This book is like a magnet, and it’s hard to say what draws you first. Maybe it’s the unusual title? Who are the flower-song people?
They are the Nahuas, the indigenous people of Mexico, El Salvador, Honduras, and Nicaragua. In her author’s note, debut picture-book writer Gloria Amescua explains that they called poetry xochicuicatl, “the flower and the song,” which she shortens to “flower-song” to represent the Nahua spirit.
Even though the book contains careful historical research, it does read like poetry. It centers around the true story of a girl who in the opening pages gazes up at “the stars sprinkling the hammock of the sky.”
“She was Luz Jiménez
child of the flower-song people,
the powerful Aztecs,
who called themselves Nahua —
who lost their land, but who did not disappear.”
Immersed in her traditional culture, preserved in spite of Spanish colonization, Luz cultivates a profound understanding of “how the Nahua suffered — and sweet joy — how her people survived.” She listens to elders repeat her grandfathers’ grandfathers’ stories, learns to twist yarn with her toes, studies weaving and herbal medicine, and much more. She is also eager to attend school and learn from Spanish textbooks, though, and to learn skills like dressmaking and drawing.

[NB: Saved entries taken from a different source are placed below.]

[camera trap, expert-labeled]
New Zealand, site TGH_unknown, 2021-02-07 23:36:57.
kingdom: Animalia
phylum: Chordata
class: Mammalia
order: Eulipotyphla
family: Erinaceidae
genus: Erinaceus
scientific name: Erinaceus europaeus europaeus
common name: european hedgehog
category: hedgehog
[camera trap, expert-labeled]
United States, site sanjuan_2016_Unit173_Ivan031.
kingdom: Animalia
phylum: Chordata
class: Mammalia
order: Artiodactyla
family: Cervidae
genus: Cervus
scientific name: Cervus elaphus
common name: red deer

When she turns 13, Luz’s blossoming dreams of becoming a teacher nearly die. Her father is killed in the Mexican Revolution, and the school at which she excelled is reduced to rubble. These changes cause her family to move to the city. There Luz opens to new ways of being, modeling for artists like Diega Rivera, Fernando Leal, Tina Modotti, and Jean Charlot who honor the native people colonized by the Spanish. She then becomes friends with scholars who want to learn Nahua language and culture, and her desire to teach is fulfilled as she guides anthropologists and artists to understand the life of her people.
The magnetic attraction of this book surely also comes from the striking Pre-Columbian inspiration in the art by Duncan Tonatiuh. Tonatiuh, whose numerous accolades include the Pura Belpré Award and the Robert F. Sibert Medal, aims to create images that honor the past yet are fresh and relevant, something he achieves masterfully in everything from Luz cradling a wild flower in her hands to her leading a tour of native festival dances. Several of the pictures pay homage to the art for which Luz modeled.

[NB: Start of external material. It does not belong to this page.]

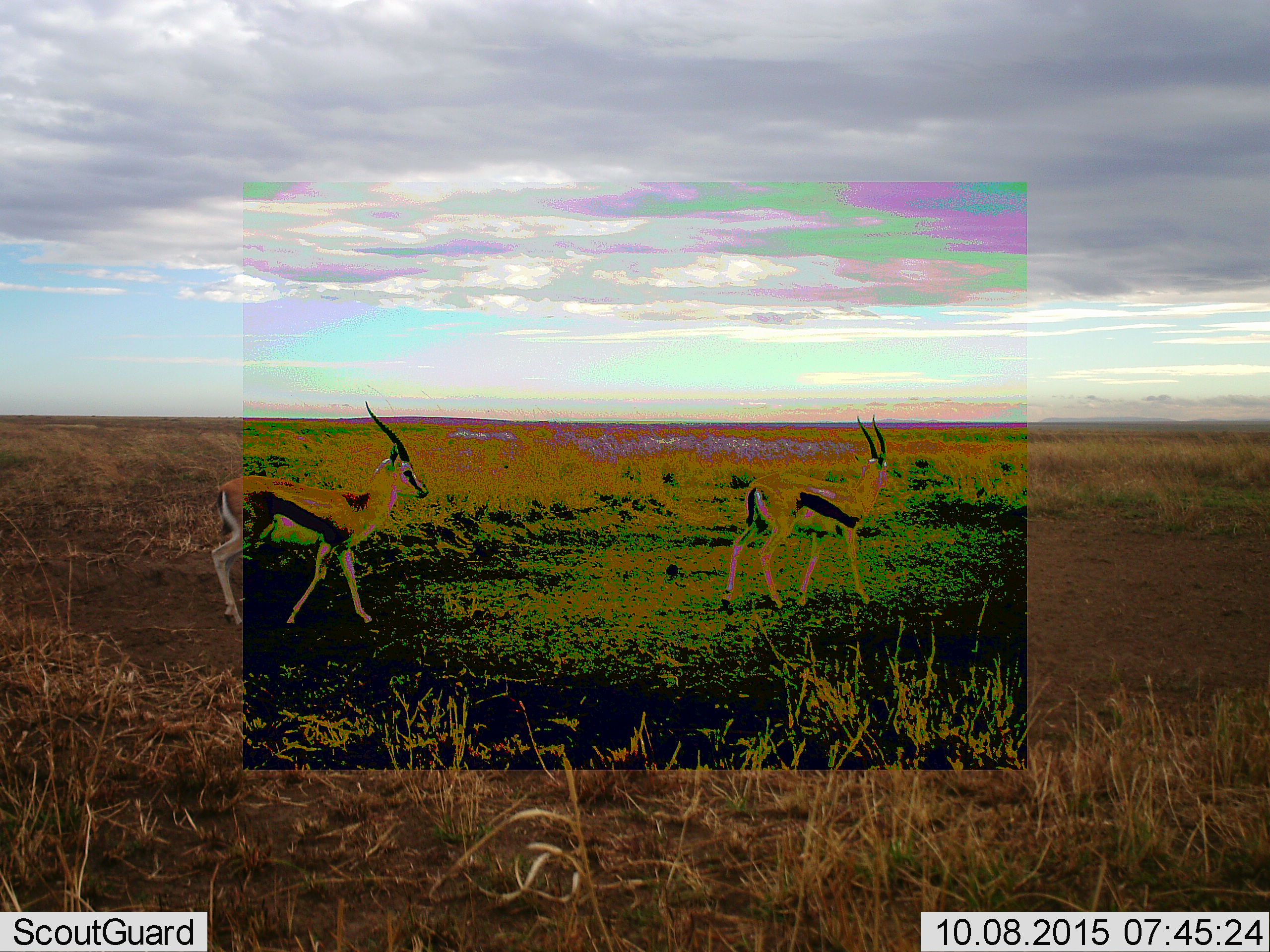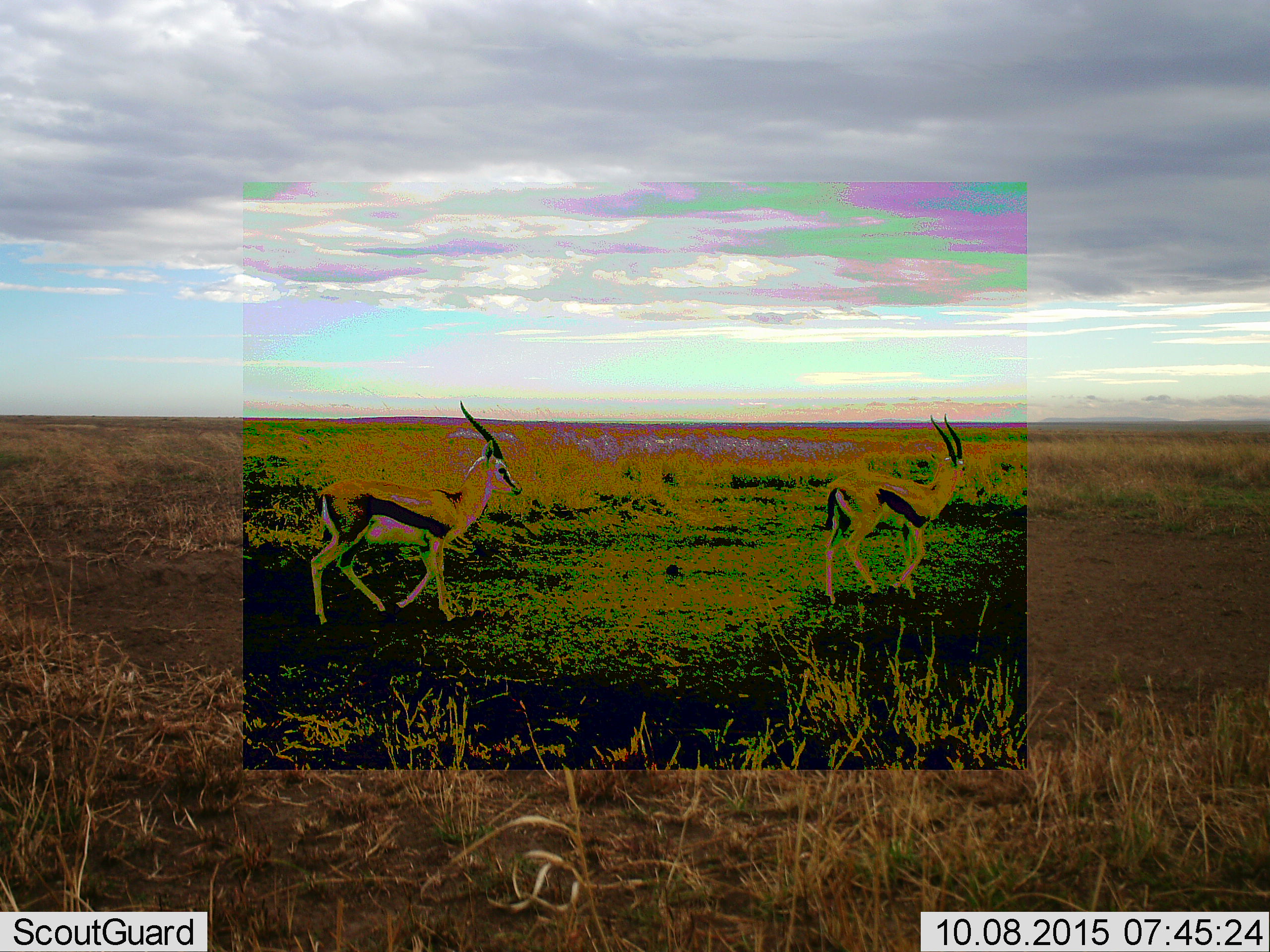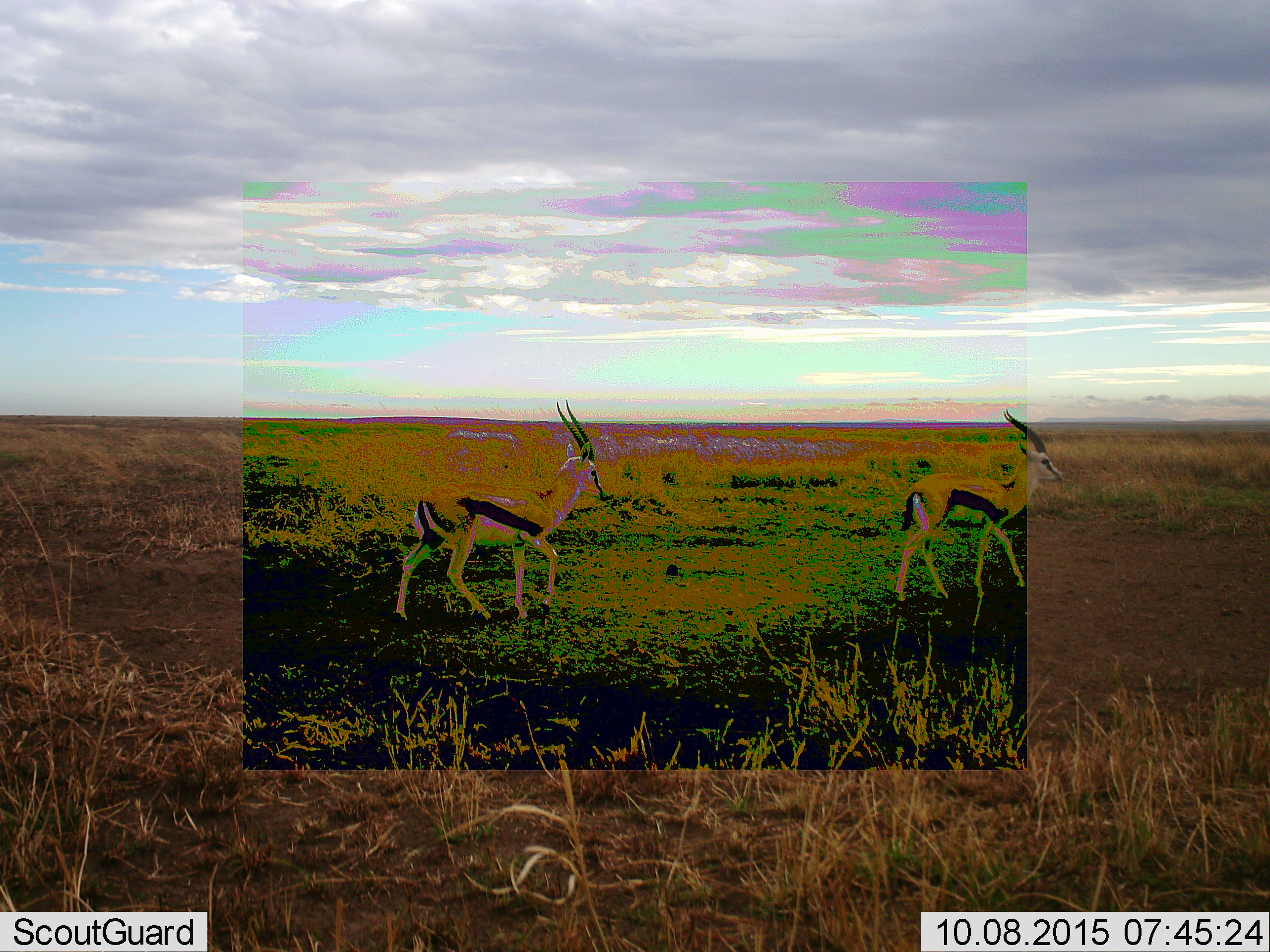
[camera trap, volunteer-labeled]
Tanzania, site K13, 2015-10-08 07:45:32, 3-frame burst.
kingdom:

Most of all, the book’s draw may be Luz Jiménez herself who — to give just one example of reasons we should all have heard of her — appears in at least three of Diego Rivera’s murals, one of them the famous Tlatelolco market scene. Even more importantly, she carried the language and culture of her people into the 20th century and beyond, such as by hosting the First Aztec Congress (1940) which determined how the written Nahuatl language should appear.
A timeline of her life, a glossary, and a select bibliography round out this fascinating book which introduces readers ages six to ten to a woman through whom the world came to know “the spirit of Mexico.”